There are three squares altogether. North and South Squares were designed in the early 19th century by Aberdeen City architect John Smith who also designed Balmoral Castle. Pilot Square, built to a better standard for pilots of the harbour boats was added later. Looking closely, there are some clever design features - the houses are low and face inward to shelter from the sea, the pitched roofs keep the rain off and even the chimney pots are specially designed to keep seagulls away. As the cottages were so small, they were sold with space for an outhouse opposite, which explains the more idiosyncratic architectural elements. For fisherfolk this would be somewhere to keep your nets and other necessary equipment.
A wander round Footdee is a highlight of any trip to Aberdeen. It's amazing how quiet and sheltered it is despite the sea roaring on one side, the harbour clanking away on the other and the docks round the back. Through gaps in the houses you can see masts, gasometers and industrial bits and pieces but apart from that the modern world doesn't intrude.

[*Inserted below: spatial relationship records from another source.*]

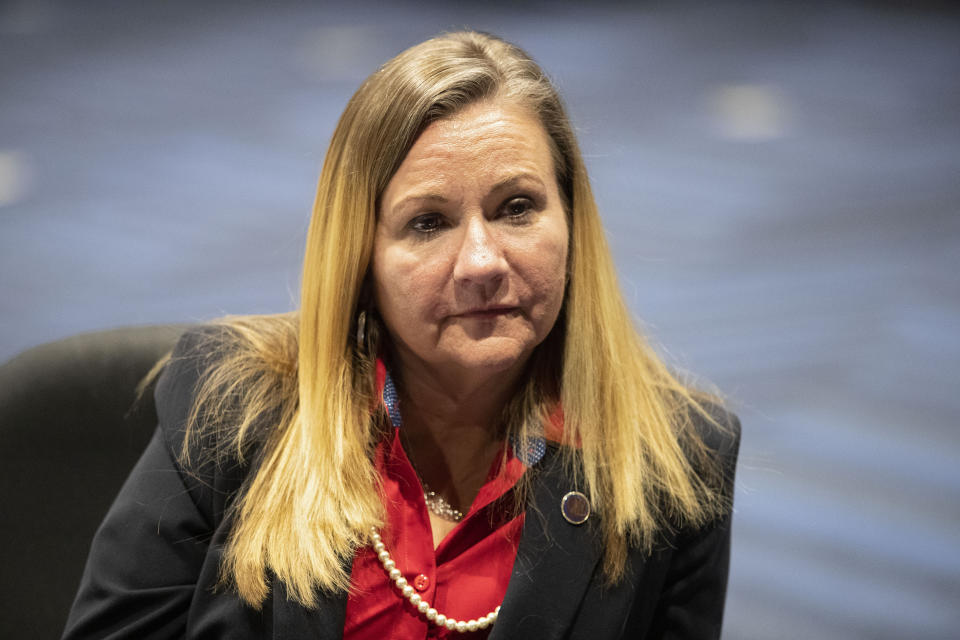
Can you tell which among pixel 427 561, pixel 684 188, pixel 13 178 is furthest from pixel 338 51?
pixel 427 561

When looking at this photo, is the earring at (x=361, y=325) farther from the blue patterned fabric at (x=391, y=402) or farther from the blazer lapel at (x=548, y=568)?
the blazer lapel at (x=548, y=568)

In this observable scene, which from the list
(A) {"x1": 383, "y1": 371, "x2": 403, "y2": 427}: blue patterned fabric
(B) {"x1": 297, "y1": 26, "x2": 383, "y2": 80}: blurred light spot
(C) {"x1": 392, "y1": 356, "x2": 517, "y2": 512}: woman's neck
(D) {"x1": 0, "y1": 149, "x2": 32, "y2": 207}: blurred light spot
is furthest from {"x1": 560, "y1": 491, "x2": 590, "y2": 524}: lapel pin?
(D) {"x1": 0, "y1": 149, "x2": 32, "y2": 207}: blurred light spot

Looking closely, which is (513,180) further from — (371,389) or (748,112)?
(748,112)

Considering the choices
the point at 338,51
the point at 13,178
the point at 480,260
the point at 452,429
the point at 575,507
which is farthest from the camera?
the point at 338,51

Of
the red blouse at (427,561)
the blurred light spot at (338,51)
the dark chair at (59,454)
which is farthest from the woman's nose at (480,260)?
the blurred light spot at (338,51)

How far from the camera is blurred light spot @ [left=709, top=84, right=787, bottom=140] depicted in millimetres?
2447

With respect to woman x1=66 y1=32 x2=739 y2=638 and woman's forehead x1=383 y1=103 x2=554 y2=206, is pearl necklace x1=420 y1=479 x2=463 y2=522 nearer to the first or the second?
woman x1=66 y1=32 x2=739 y2=638

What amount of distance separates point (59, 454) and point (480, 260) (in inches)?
32.6

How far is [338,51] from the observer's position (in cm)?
240

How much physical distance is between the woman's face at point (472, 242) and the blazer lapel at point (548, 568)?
22 cm

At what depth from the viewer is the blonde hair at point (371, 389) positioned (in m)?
1.22

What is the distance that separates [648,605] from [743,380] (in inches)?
43.4

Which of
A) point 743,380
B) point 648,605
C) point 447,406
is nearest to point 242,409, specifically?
point 447,406

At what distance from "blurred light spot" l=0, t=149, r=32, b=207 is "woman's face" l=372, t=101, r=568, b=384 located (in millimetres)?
1455
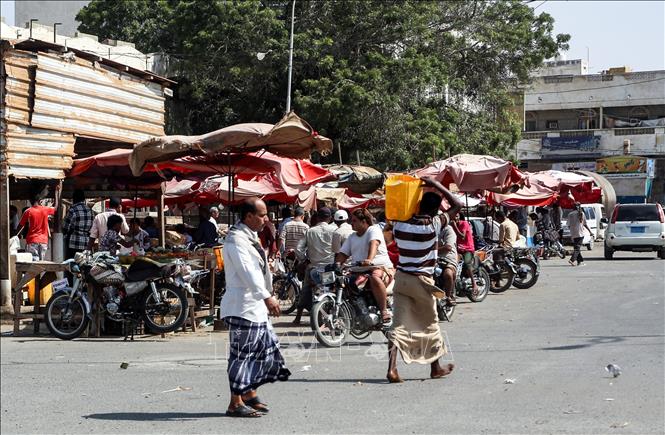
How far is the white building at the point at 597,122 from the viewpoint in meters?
64.9

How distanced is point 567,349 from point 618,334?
5.78ft

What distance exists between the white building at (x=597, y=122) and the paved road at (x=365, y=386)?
171 feet

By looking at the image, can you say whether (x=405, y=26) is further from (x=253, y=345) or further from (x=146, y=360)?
(x=253, y=345)

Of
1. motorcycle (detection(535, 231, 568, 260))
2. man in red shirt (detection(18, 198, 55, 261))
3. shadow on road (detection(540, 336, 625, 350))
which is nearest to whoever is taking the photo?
shadow on road (detection(540, 336, 625, 350))

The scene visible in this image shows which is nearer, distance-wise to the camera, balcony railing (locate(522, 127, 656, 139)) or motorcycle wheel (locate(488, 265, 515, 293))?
motorcycle wheel (locate(488, 265, 515, 293))

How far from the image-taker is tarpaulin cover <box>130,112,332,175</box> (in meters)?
13.8

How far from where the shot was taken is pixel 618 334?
13.5 m

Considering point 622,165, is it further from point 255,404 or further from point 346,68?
point 255,404

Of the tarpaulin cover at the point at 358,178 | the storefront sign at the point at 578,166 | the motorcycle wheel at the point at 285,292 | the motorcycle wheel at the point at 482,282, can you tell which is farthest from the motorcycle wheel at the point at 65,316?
the storefront sign at the point at 578,166

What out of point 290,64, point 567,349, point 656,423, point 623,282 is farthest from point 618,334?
point 290,64

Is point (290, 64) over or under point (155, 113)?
over

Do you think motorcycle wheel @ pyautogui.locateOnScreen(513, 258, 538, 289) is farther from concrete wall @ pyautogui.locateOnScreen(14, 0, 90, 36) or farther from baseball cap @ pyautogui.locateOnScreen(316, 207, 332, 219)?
concrete wall @ pyautogui.locateOnScreen(14, 0, 90, 36)

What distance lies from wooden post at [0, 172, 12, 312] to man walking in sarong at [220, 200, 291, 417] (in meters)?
8.37

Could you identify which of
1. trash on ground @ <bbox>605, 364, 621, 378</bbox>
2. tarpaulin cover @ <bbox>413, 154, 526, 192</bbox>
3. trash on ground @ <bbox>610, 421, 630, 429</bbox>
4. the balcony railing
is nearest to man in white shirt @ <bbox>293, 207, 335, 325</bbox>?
trash on ground @ <bbox>605, 364, 621, 378</bbox>
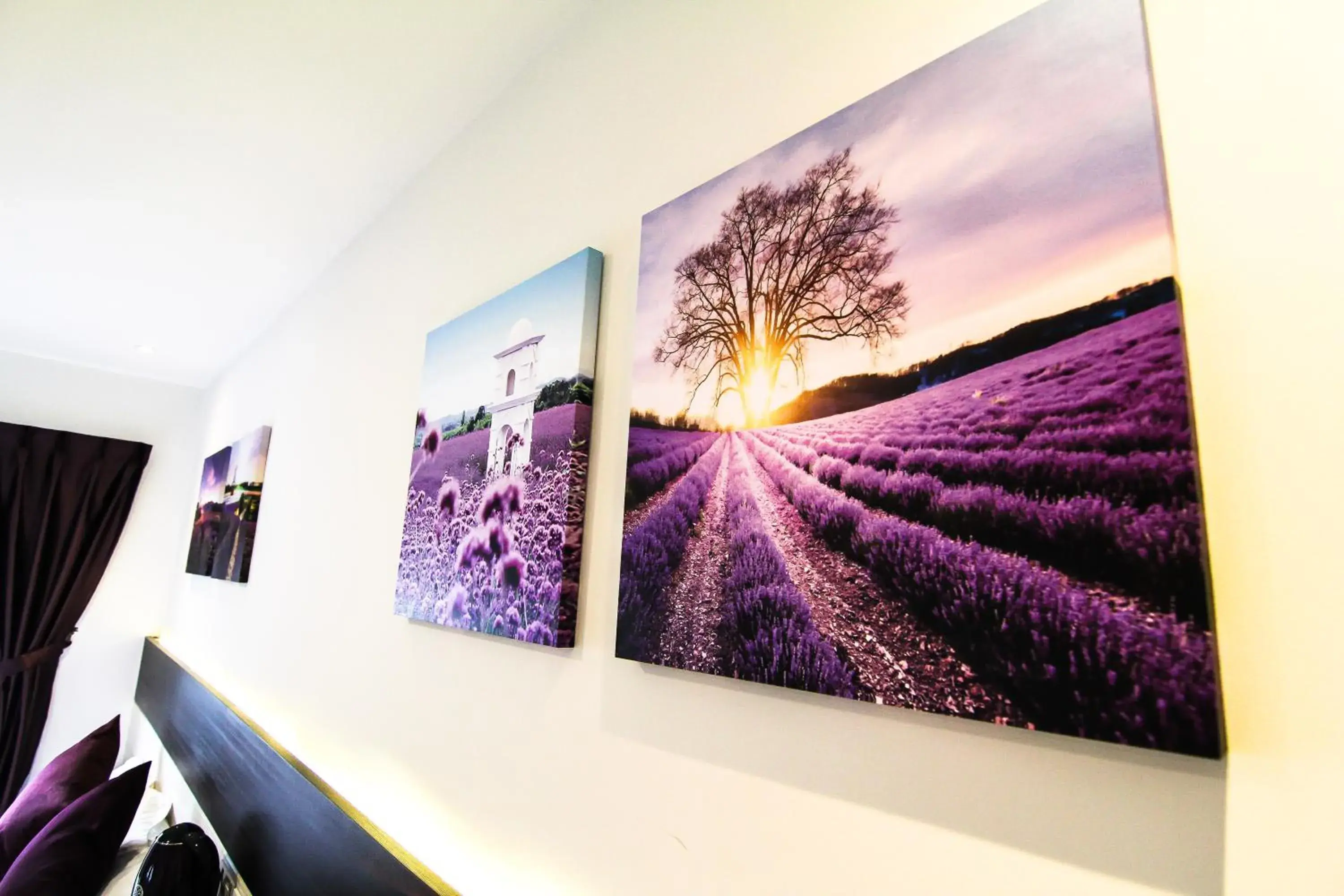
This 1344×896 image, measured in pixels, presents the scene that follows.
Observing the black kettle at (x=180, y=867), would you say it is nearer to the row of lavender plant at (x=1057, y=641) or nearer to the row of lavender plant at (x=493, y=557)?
the row of lavender plant at (x=493, y=557)

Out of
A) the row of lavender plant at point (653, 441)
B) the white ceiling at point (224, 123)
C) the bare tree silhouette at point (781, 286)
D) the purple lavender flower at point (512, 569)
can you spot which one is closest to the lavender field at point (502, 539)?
the purple lavender flower at point (512, 569)

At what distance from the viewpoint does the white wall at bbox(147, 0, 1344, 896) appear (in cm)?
37

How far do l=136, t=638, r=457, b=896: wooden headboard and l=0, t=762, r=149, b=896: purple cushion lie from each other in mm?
202

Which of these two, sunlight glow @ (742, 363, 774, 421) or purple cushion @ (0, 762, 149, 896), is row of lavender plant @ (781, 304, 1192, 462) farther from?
purple cushion @ (0, 762, 149, 896)

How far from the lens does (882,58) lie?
0.63 meters

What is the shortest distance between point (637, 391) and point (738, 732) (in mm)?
412

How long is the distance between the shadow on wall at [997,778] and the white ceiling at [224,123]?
3.88 feet

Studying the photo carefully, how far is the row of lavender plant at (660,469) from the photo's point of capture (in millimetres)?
684

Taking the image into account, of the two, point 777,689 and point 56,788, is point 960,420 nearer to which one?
point 777,689

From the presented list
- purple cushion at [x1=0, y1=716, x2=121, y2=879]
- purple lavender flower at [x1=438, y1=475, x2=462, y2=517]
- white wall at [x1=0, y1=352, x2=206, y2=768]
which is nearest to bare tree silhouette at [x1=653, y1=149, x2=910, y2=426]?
purple lavender flower at [x1=438, y1=475, x2=462, y2=517]

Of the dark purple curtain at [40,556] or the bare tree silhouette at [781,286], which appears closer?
the bare tree silhouette at [781,286]

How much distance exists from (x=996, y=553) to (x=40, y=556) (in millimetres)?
4181

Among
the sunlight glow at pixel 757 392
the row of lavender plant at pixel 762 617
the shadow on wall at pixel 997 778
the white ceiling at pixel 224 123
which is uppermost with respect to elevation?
the white ceiling at pixel 224 123

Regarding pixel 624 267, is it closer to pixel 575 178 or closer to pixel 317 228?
pixel 575 178
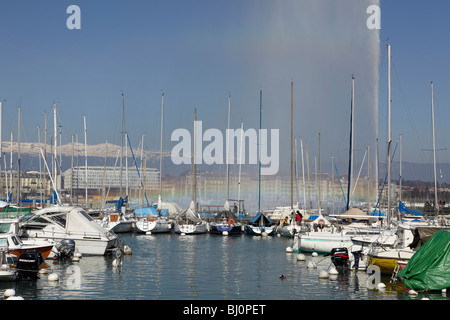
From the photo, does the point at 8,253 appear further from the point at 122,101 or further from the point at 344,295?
the point at 122,101

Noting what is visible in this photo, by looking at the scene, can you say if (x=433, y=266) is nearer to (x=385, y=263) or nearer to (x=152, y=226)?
(x=385, y=263)

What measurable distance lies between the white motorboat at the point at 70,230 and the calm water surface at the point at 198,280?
1002 millimetres

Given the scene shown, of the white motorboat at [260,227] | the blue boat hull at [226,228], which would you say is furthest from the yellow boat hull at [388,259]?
the blue boat hull at [226,228]

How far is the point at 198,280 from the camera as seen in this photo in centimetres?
3147

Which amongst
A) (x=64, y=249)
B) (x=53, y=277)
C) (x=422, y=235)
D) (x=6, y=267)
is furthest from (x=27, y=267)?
(x=422, y=235)

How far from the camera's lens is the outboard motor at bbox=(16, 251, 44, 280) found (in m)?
29.1

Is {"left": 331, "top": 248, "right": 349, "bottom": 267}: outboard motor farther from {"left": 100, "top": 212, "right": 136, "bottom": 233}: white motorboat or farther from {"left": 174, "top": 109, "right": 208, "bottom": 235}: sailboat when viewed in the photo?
{"left": 100, "top": 212, "right": 136, "bottom": 233}: white motorboat

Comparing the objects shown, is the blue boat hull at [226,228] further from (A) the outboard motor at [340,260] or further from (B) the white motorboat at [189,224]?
(A) the outboard motor at [340,260]

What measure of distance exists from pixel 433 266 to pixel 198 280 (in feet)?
40.4

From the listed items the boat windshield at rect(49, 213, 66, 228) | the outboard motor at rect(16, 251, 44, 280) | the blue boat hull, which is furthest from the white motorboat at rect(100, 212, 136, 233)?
the outboard motor at rect(16, 251, 44, 280)

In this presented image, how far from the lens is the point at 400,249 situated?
3203 centimetres

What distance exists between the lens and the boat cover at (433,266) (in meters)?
26.1

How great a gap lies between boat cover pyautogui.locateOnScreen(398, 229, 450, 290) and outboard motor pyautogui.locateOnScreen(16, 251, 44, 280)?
18.5 meters
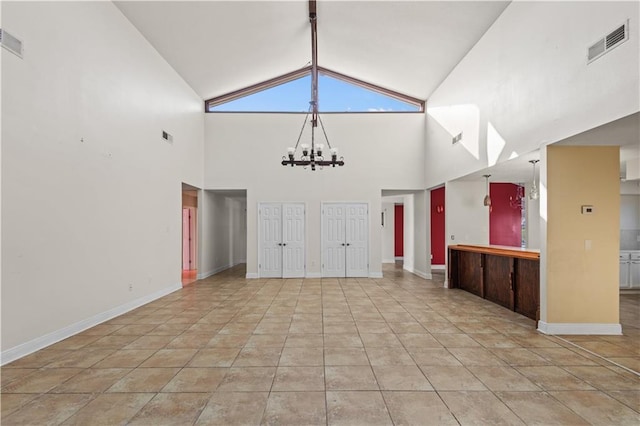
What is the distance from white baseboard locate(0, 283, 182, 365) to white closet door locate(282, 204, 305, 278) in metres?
3.59

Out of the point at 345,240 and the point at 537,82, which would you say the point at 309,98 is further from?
the point at 537,82

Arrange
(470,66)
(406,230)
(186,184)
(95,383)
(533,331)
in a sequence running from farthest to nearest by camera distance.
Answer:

Although there is nothing to see apart from houses and their decorations, it's easy to spend a while here as the details are so fascinating. Even the park has a nautical theme with an old buoy and a real fishing boat to play in. Instead of rocking horses there are seals to wobble about on. Aberdeen beach is beautiful with wonderful soft sand. The wind would slice you in two some days but provided you bring enough layers it's a pleasure to come here. Aberdeen, "the Granite City" is sometimes depicted as a city lacking in colour but there's plenty here.